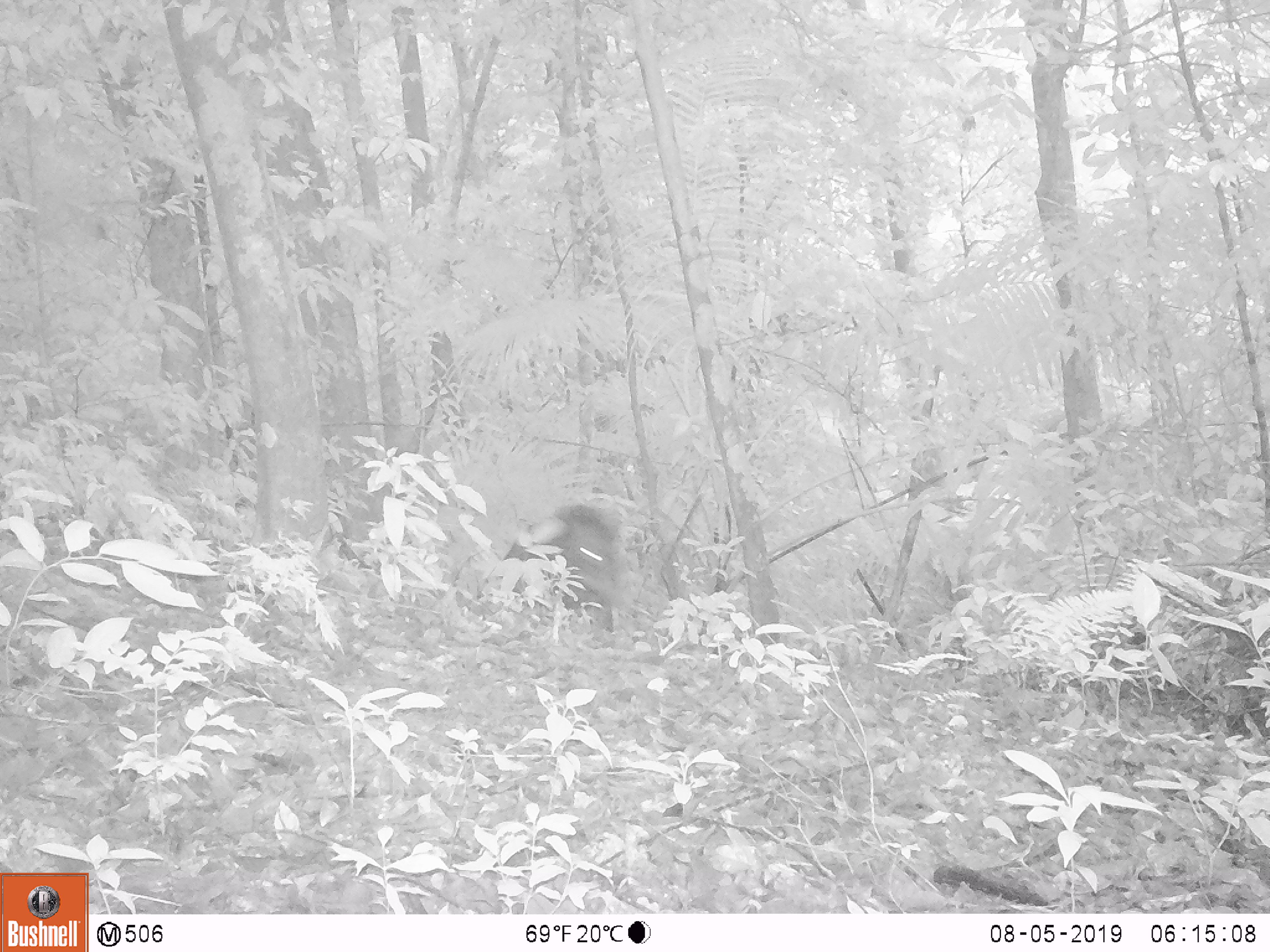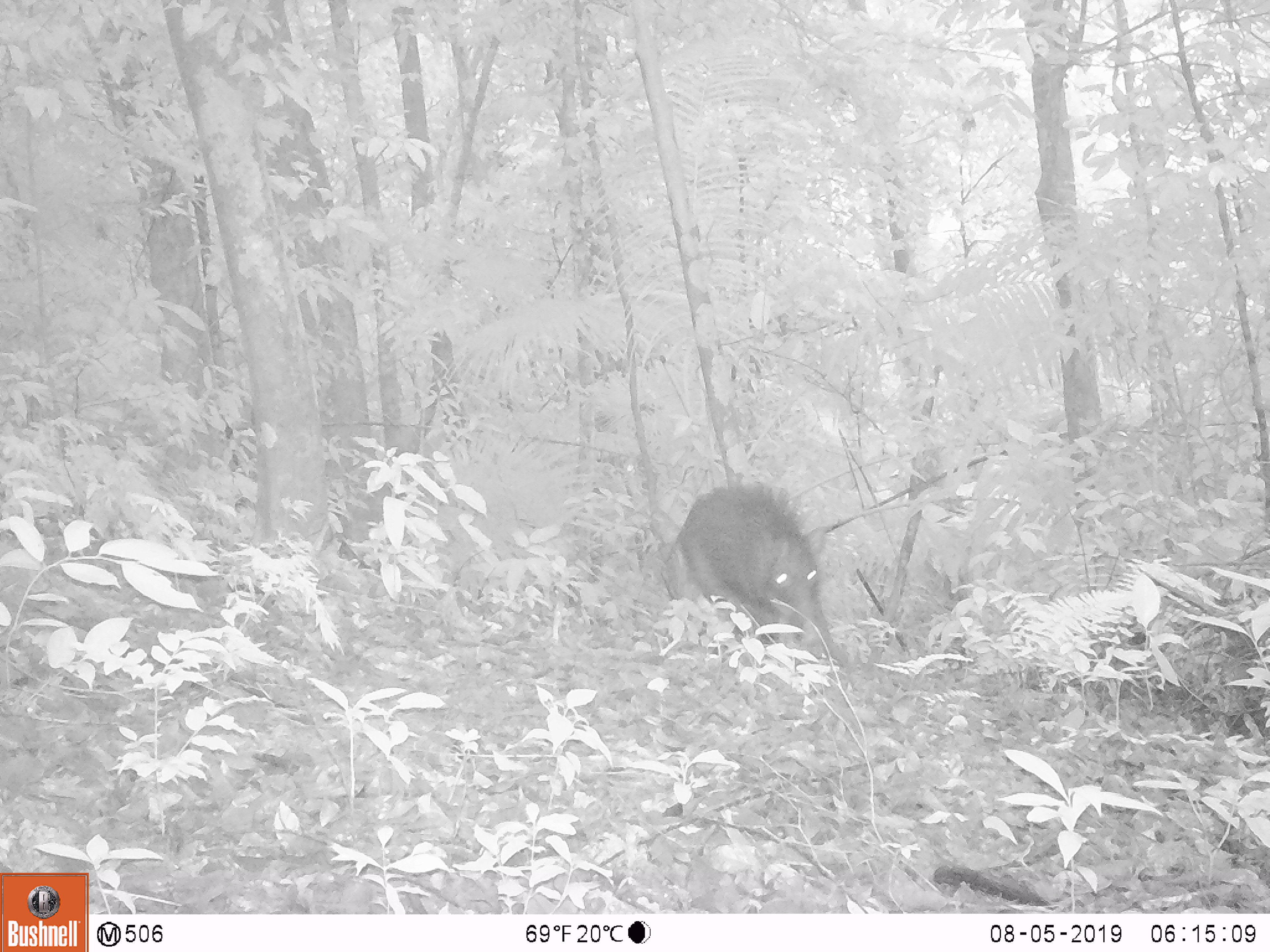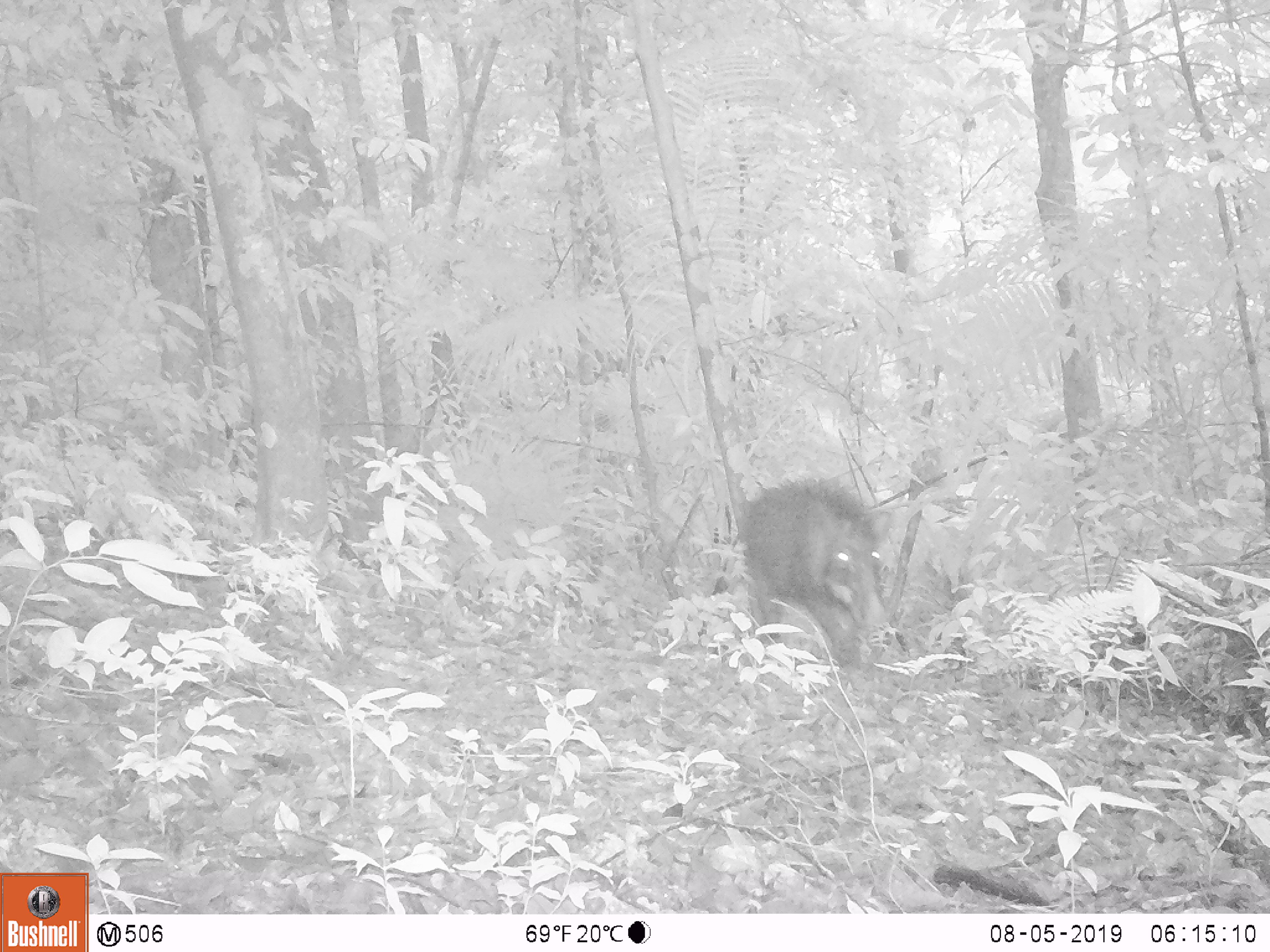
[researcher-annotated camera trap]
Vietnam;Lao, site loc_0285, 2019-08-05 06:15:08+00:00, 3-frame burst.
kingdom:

---

Everything from the line with "Vietnam;Lao, site loc_0285, 2019-08-05" to the last line of the data is what to return, word for word; leave out the rest.

Problem solution
Vietnam;Lao, site loc_0285, 2019-08-05 06:15:08+00:00, 3-frame burst.
kingdom:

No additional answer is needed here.